Security devices at the doorways of courtrooms are now in regular use in the district courts, which maintain open courtrooms in virtually every type of proceeding. As Judge Lumbard, concurring in United States ex rel. Lloyd v. Vincent, supra, 520 F.2d at 1275, pointed out, "[i]n no area of law enforcement have murder, mayhem and terror been more frequently used against disclosure and testimony [than in narcotics cases]." Yet, even in those cases, witnesses generally testify in open court except when the witness is an undercover agent whose confidentiality must be maintained, and even then, "the better course would [be] for the trial judge to hold an evidentiary hearing" before determining that the courtroom must be closed during that particular testimony. Id. (majority opinion).

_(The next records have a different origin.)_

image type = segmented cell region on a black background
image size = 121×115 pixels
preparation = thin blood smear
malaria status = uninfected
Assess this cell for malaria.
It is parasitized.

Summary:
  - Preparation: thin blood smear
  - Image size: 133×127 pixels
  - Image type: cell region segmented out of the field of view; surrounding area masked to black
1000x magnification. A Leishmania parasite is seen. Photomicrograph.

Here, respondent Maikovskis' picture and his address, as well as the existence and location of his deportation hearing, have been widely publicized. Any member of the general public may await the respondent in the lobby of 26 Federal Plaza, rub shoulders with him going up in the elevator, and walk with him to the door of the hearing room, but may not go the last few feet to take a seat inside and observe the proceedings. The only possible purpose in closing the hearing, therefore, is to protect him from harm within the courtroom. Given the fact that INS has assured this court that it can employ the same protective measures to guard the deportation hearing room as are used in federal courts in cases where there is reason to anticipate violence in the courtroom, there is no rational basis for concluding that closing the hearing room to the public will offer significant additional protection to the respondent. It necessarily follows that Judge Lyons, in barring the public from the courtroom under these circumstances, abused his discretion.
Nothing in this opinion is intended to limit Judge Lyons in the exercise of his discretion in any situation that may arise in the future.